The idea was to grow up and grow old together.

"It speaks volumes about where his heart is and his thought process about life," Kelly Kahne said. "He really understands and appreciates what family means. Sure, there's been times when feathers were ruffled, but we all come back to what's most important, and for us that's to stay tight as a family."

Kahne's sister, Shanon Adams, echoes her father's sentiments.

"Family has always been Kasey's priority," Adams said. "To be able to have the kids grow up together and be really close cousins, and for me and Kale and Kasey to be close enough to be neighbors, and walk to each other's homes for dinner, is something we're so grateful for."

Kahne loves the thought that his son will grow up alongside his family, playing with his cousins.

"That was my No. 1 thought going into it, and it's fun to see it actually coming together that way," he said. "It's what I dreamed for."

Adams said Kahne has long been the cool uncle. Adams has three children, 7-year old Eli -- who two months ago began his racing career -- and 4-year-old twin daughters. Kahne's brother, Kale, has a 7-month-old daughter.

"He's a really great uncle, really into the kids," Adams said. "He lights up when they're around, and they're always so excited to see him. They're constantly asking to go hang out with uncle Kasey."


Dialing down the pressure

Kahne, by nature, is a very private man. He was uneasy about how to announce that he would soon become a father. Just because he's a NASCAR driver doesn't mean there should be added pressure, he figured.

He has enough pressure as it is. His is a performance-based job, especially considering he's employed by the most dominant force in the industry. In his first three seasons at Hendrick Motorsports, Kahne logged five wins and four poles, including a single victory and no poles in 2014.

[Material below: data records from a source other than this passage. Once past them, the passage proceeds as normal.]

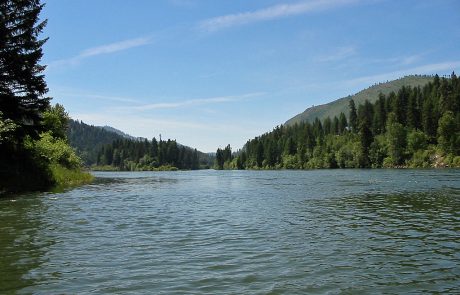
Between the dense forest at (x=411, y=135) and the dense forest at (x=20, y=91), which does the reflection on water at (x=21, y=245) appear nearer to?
the dense forest at (x=20, y=91)

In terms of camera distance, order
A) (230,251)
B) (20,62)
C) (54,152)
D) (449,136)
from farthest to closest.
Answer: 1. (449,136)
2. (54,152)
3. (20,62)
4. (230,251)

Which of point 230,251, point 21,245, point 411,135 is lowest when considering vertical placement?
point 230,251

But in November, the pressure was relieved somewhat when Kahne signed a three-year contract extension to drive the No. 5 Chevrolet through the 2018 season.

"I've always raced knowing I need to perform to stay here, and when I re-did the deal with Hendrick it was a really big deal for me, personally," he said. "I felt it meant Rick [Hendrick] really wanted me to be there, and that the team, the guys, and everything we'd worked on and we'd built around the last three years, that I'd be a part of that. It definitely took some pressure off of me.

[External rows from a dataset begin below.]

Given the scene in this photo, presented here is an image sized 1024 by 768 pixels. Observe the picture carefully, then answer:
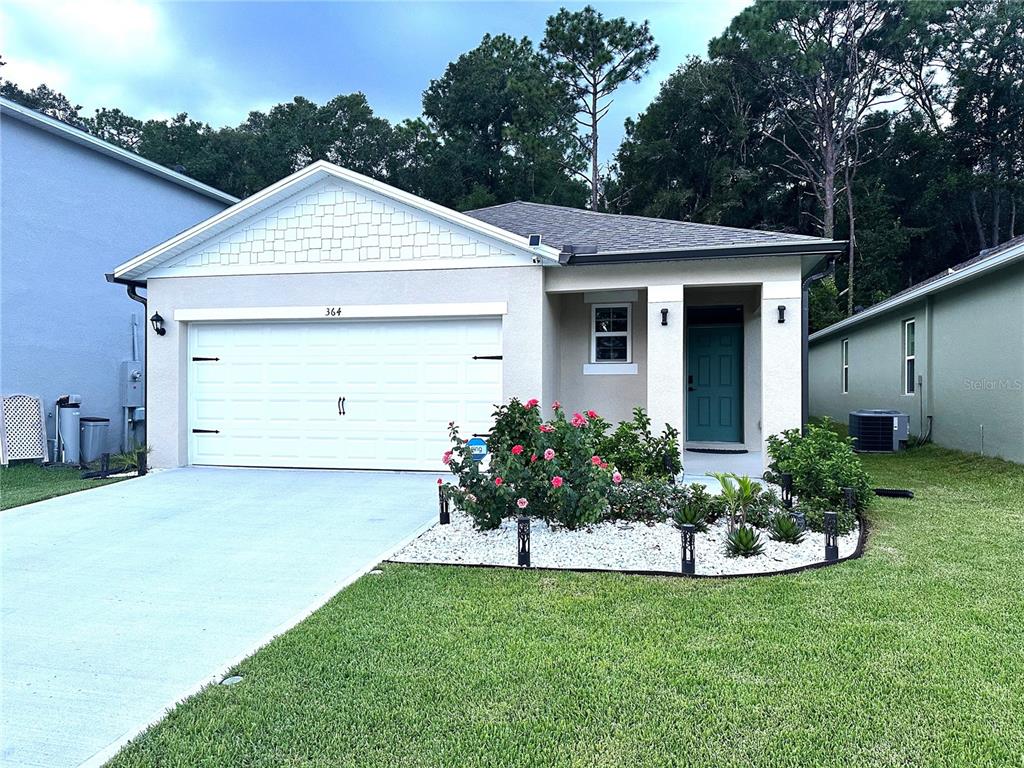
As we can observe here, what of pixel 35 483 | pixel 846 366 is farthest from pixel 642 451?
pixel 846 366

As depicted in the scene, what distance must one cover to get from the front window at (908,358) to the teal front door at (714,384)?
5211 millimetres

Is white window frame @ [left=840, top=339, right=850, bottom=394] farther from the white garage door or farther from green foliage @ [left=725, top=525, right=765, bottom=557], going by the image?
green foliage @ [left=725, top=525, right=765, bottom=557]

"Hendrick is just the best place. The way they treat you, the way you work together to find speed and the teammates I have, how it all flows. It's perfect for me right now."

In an attempt to improve Kahne's performance, Hendrick replaced Kahne's crew chief of the past 10 seasons, Kenny Francis, with Rodden. The decision was difficult for Kahne, given the friendship and success he and Francis achieved.

But Rodden is a disciple of Francis, and one of Kahne's closest friends. They go to dinner weekly to chat race cars and family, and Rodden says Kahne's commentary is more open and more vulnerable.

In fact, Rodden was among the first people with whom Kahne shared the news that he would soon be a dad.

"I kept him up-to-date on it the entire time. He's a good friend, and he works super hard and he's really smart. That's a big deal, and once we get rolling and get our wins, it's all going to pay off," Kahne said.

"I still feel like I look at things and think about things in a similar way to how I have for a while. But I do feel like I've matured a lot, and I understand how many different ways there are to do anything you want to do. There's not just one way. And I feel like I'm way more open and relaxed and mature to life, what it throws at you, racing, family, friends, whatever."